EDIT: 30 minutes actually isn’t that long compared to some dogs I’ve seen with this problem. He’s gotten used to this behavior, and this could take quite a bit of time to break, in which he will go through spells where he’ll whine for this long, if not longer. While it can be irritating and heart breaking, it’s normal, and can NOT be accepted OR rewarded (by coming back into the room before he’s stopped) if you ever want to break it. I know how difficult it is to listen to, believe me, I do, especially when it’s a young puppy. Also, the volume of his whining is normal. Try crate training a puppy to get them to sleep there at night. They cry just as loudly, as if someone’s harming them. He’s just trying to get your attention, he’s not actually hurt. Again, I wish you the best of luck!
Excitement – that’s all!
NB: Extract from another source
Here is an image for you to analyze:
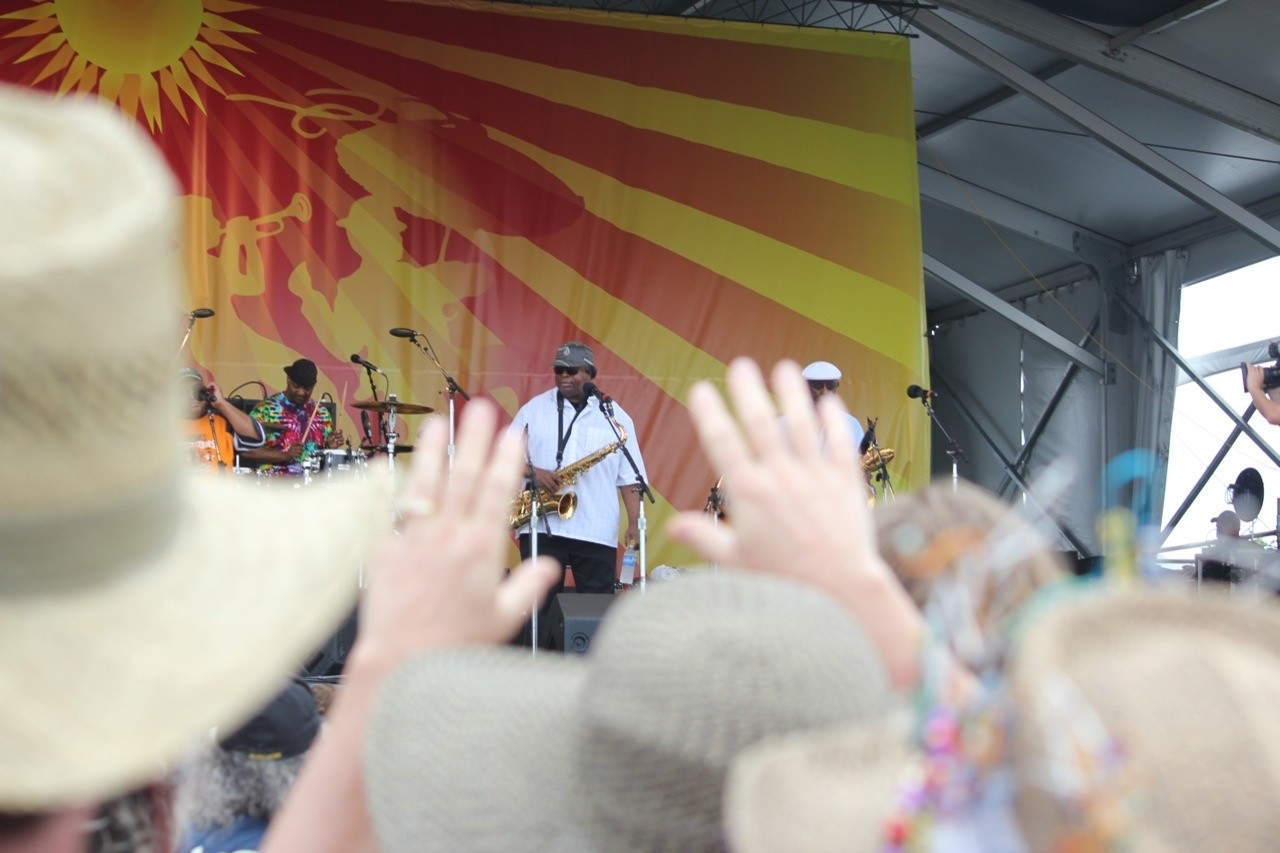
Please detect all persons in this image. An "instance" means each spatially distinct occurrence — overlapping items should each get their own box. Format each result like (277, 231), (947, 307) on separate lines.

He’s trying to hurry you up to come back and give him attention. It’s great that you keep your homecoming low key, that’s exactly right – but don’t be tempted to rush to him, or to give him affection on demand – the time to praise and pet is when he is showing calm behaviour – any attention when he is creating a fuss is ‘rewarding’ the wrong behaviour. Don’t panic – you’re on the right tracks and I’m sure he’ll soon settle down.
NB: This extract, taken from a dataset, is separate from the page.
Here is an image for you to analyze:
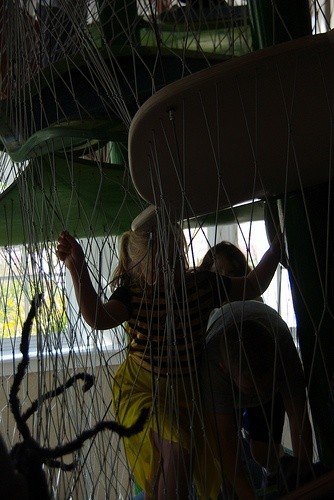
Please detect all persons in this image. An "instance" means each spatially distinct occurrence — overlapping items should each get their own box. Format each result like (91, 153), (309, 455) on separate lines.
(193, 241), (317, 500)
(56, 205), (285, 500)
That’s interesting. I don’t know, but maybe he is just complaining. Try coming back into the room and telling him to stop or lie down. Talk to him when you are out of the room and continue to tell him to stay or something. I’d start out by first walking away from him, like in a different room but still nearby, then when he starts whining come out and tell him to stop. Then go into a room farther away till he can get used to the idea of you coming back.
Because you are home and left him to walk to another room
Mine is 3 yrs old and he cries when i don’t come downstairs in the morning as soon as he hears me moving about…
If he goes on the pee pad,give him more space and let him follow you…
he just wants attention. because you leave him for a long time in the day…try to train him more and make him more tired..and when he is whining don’t go to him..because when you do that that mean that he is doing a very good job..he has to now that it is bad to whining..
With both of you working and not being able to be home during the day he is thrilled to see you. He just wants to be with you when you are home and have your attention thats all.
When you come home, change your clothes and do whatever it is you need to do. Then, here is the trick… sit down where he can see you .. and ignore him. From now on when possible, make him wait one hour from when you get home before you take him out. He is learning that the second you walk in the door, he gets to go for a walk so he is whinning to make it happen faster. Everytime you give him what he wants on HIS timing and not YOUR timing, you are letting him be “top-dog”. Make him wait while he can see you and you are just sitting there ignoring the whining. Eventually he will get the picture that whinning doesn’t get him to go out, it in fact does the opposite.